Spaces:

yogesh-venkat
/

SmartVision_AI

Running

File size: 12,884 Bytes

08d66df

# ============================================================
# SMARTVISION AI - MODEL 1 (v2): VGG16 (TRANSFER LEARNING + FT)
# with proper preprocess_input + label smoothing + deeper FT
# ============================================================

import os
import time
import json
import numpy as np
import tensorflow as tf
from tensorflow import keras
from tensorflow.keras import layers

from sklearn.metrics import (
    precision_recall_fscore_support,
    confusion_matrix,
    classification_report,
)

from tensorflow.keras.applications.vgg16 import VGG16, preprocess_input

print("TensorFlow version:", tf.__version__)
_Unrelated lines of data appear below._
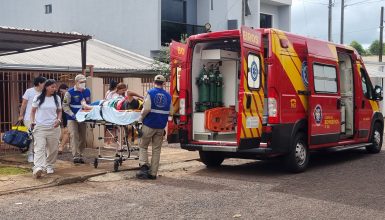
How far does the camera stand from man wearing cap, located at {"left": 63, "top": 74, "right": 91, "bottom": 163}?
415 inches

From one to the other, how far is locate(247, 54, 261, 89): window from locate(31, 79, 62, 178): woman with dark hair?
11.2ft

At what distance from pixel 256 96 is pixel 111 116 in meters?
2.65

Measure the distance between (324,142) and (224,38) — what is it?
10.2ft

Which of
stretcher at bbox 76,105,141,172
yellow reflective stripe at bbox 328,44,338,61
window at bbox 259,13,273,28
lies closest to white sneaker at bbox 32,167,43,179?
stretcher at bbox 76,105,141,172

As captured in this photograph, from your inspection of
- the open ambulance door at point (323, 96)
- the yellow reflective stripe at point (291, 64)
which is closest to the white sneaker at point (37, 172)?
the yellow reflective stripe at point (291, 64)

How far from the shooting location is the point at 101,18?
24000mm

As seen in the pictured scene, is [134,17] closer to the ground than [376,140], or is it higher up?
higher up

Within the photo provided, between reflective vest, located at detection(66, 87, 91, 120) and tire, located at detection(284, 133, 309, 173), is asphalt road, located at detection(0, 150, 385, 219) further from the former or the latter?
reflective vest, located at detection(66, 87, 91, 120)

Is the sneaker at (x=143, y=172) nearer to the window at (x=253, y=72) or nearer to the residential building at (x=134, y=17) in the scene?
the window at (x=253, y=72)

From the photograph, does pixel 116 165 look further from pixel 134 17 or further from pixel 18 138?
pixel 134 17

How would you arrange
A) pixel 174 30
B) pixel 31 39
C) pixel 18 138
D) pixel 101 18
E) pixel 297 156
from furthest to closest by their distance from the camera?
1. pixel 101 18
2. pixel 174 30
3. pixel 31 39
4. pixel 18 138
5. pixel 297 156

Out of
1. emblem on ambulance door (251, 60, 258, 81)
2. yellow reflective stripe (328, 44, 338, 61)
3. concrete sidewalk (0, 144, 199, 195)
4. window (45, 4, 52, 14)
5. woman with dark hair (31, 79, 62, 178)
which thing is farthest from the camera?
window (45, 4, 52, 14)

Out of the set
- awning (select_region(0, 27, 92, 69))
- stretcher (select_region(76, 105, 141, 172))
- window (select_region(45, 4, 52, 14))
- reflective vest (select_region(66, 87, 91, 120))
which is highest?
window (select_region(45, 4, 52, 14))

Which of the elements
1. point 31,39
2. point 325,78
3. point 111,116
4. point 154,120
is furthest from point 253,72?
point 31,39
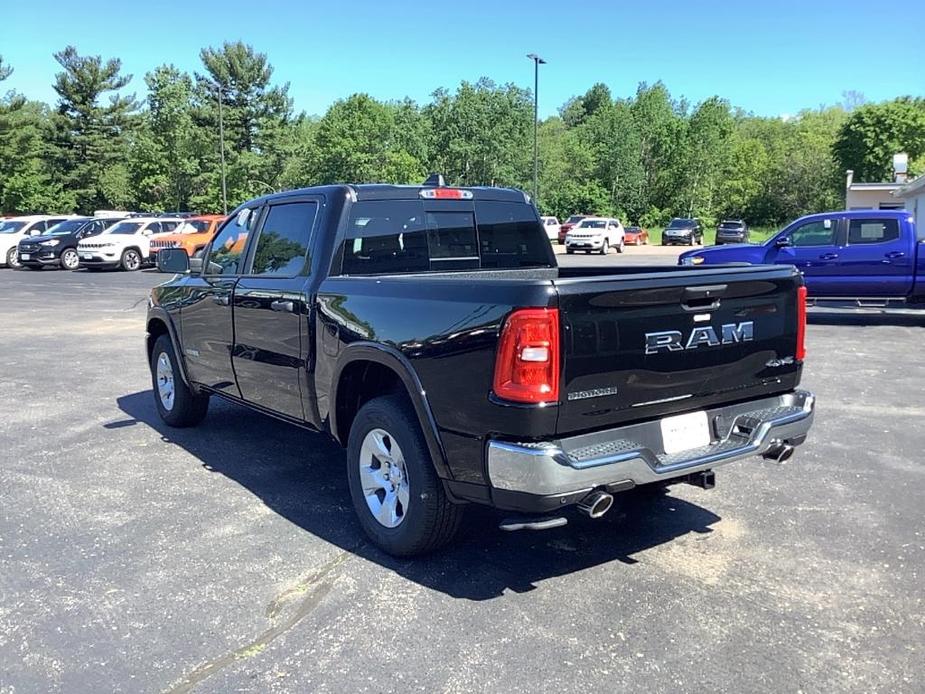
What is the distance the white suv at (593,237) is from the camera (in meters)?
39.4

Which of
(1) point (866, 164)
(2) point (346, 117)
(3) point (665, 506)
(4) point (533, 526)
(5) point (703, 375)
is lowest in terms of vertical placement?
(3) point (665, 506)

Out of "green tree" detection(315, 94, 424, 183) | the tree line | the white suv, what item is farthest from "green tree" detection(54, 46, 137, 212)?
the white suv

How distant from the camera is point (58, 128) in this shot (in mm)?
59656

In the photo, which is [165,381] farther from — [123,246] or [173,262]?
[123,246]

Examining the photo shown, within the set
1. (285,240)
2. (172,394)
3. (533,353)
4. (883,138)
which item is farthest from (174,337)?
(883,138)

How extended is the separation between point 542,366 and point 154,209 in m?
65.3

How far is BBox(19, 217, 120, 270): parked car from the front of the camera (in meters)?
27.4

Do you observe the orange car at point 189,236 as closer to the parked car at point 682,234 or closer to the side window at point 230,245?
the side window at point 230,245

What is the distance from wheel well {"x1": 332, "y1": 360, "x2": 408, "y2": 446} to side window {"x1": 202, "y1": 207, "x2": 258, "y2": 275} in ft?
5.43

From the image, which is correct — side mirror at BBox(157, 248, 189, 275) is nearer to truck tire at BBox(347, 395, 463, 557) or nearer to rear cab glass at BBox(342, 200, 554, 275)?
rear cab glass at BBox(342, 200, 554, 275)

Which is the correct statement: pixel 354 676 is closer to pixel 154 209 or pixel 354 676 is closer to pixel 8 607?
pixel 8 607

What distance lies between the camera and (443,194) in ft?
16.5

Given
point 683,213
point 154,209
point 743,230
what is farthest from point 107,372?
point 683,213

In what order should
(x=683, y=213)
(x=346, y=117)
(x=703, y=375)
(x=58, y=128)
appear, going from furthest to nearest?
(x=683, y=213)
(x=346, y=117)
(x=58, y=128)
(x=703, y=375)
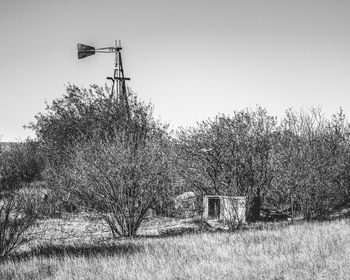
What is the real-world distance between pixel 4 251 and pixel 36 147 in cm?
1631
# ------------------------------------------------------------
# 1. CONFIGURATION
# ------------------------------------------------------------

BASE_DIR      = "smartvision_dataset"  # your dataset root
CLASS_DIR     = os.path.join(BASE_DIR, "classification")
TRAIN_DIR     = os.path.join(CLASS_DIR, "train")
VAL_DIR       = os.path.join(CLASS_DIR, "val")
TEST_DIR      = os.path.join(CLASS_DIR, "test")

IMG_SIZE      = (224, 224)
BATCH_SIZE    = 32
NUM_CLASSES   = 25

MODELS_DIR    = "saved_models"
METRICS_DIR   = "smartvision_metrics"

os.makedirs(MODELS_DIR, exist_ok=True)
os.makedirs(METRICS_DIR, exist_ok=True)

print("Train dir:", TRAIN_DIR)
print("Val dir  :", VAL_DIR)
print("Test dir :", TEST_DIR)

# ------------------------------------------------------------
# 2. LOAD DATASETS (FROM CROPPED SINGLE-OBJECT IMAGES)
# ------------------------------------------------------------

train_ds = tf.keras.utils.image_dataset_from_directory(
    TRAIN_DIR,
    image_size=IMG_SIZE,
    batch_size=BATCH_SIZE,
    shuffle=True,
)

val_ds = tf.keras.utils.image_dataset_from_directory(
    VAL_DIR,
    image_size=IMG_SIZE,
    batch_size=BATCH_SIZE,
    shuffle=False,
)

test_ds = tf.keras.utils.image_dataset_from_directory(
    TEST_DIR,
    image_size=IMG_SIZE,
    batch_size=BATCH_SIZE,
    shuffle=False,
)

class_names = train_ds.class_names
print("Detected classes:", class_names)
print("Number of classes:", len(class_names))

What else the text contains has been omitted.